■ SOURCE RECORDS ■

────────────────────────────────────────

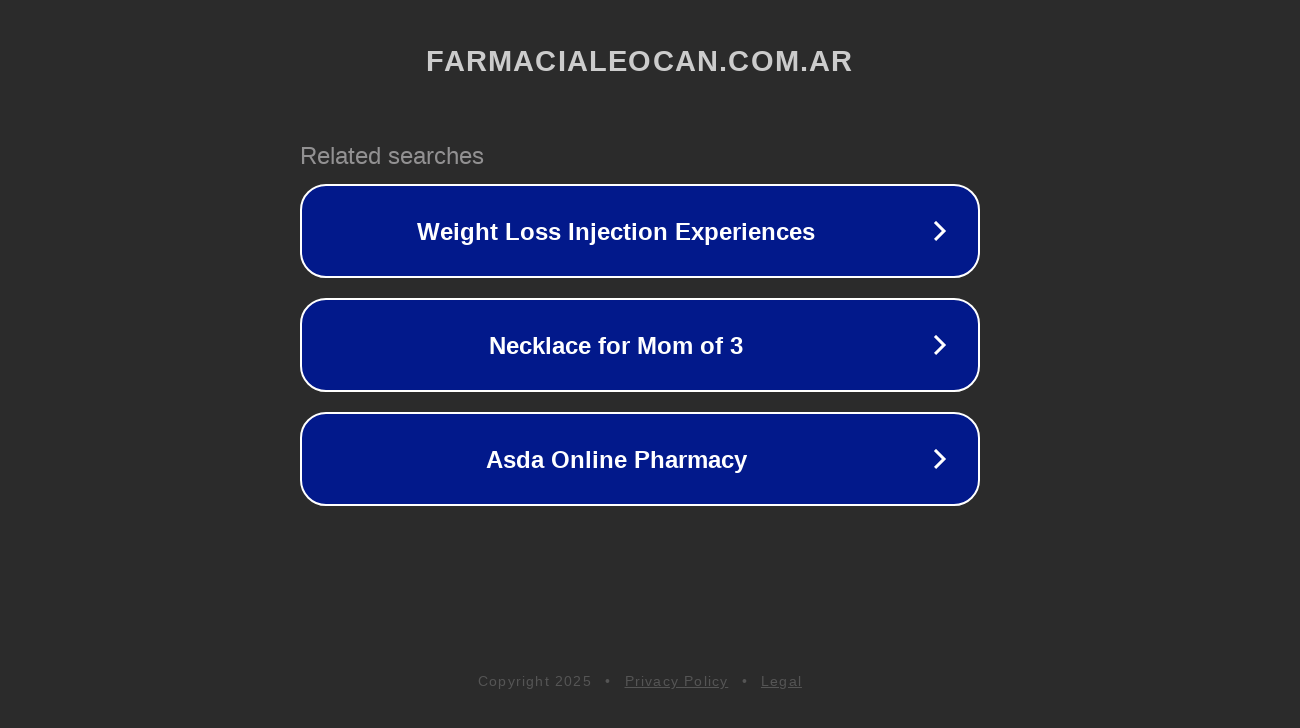

--- FILE ---
content_type: text/html; charset=utf-8
request_url: https://farmacialeocan.com.ar/producto/silatox-aerosol-dirigido/
body_size: 1110
content:
<!doctype html>
<html data-adblockkey="MFwwDQYJKoZIhvcNAQEBBQADSwAwSAJBANDrp2lz7AOmADaN8tA50LsWcjLFyQFcb/P2Txc58oYOeILb3vBw7J6f4pamkAQVSQuqYsKx3YzdUHCvbVZvFUsCAwEAAQ==_ogMlyN/i8DM+bSxiGCFUYAaev6Gk2F06XA99PrvmxuRsVUka9XzfLPCGzSRG0P4wWtoyx/qzHOYClp1zRP32vw==" lang="en" style="background: #2B2B2B;">
<head>
    <meta charset="utf-8">
    <meta name="viewport" content="width=device-width, initial-scale=1">
    <link rel="icon" href="[data-uri]">
    <link rel="preconnect" href="https://www.google.com" crossorigin>
</head>
<body>
<div id="target" style="opacity: 0"></div>
<script>window.park = "[base64]";</script>
<script src="/bXwBgpjDf.js"></script>
</body>
</html>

────────────────────────────────────────

■ TASK TO CARRY OUT ■
Copy out each line of the records above that includes "data".

■ YOUR SOLUTION ■
<html data-adblockkey="MFwwDQYJKoZIhvcNAQEBBQADSwAwSAJBANDrp2lz7AOmADaN8tA50LsWcjLFyQFcb/P2Txc58oYOeILb3vBw7J6f4pamkAQVSQuqYsKx3YzdUHCvbVZvFUsCAwEAAQ==_ogMlyN/i8DM+bSxiGCFUYAaev6Gk2F06XA99PrvmxuRsVUka9XzfLPCGzSRG0P4wWtoyx/qzHOYClp1zRP32vw==" lang="en" style="background: #2B2B2B;">
    <link rel="icon" href="[data-uri]">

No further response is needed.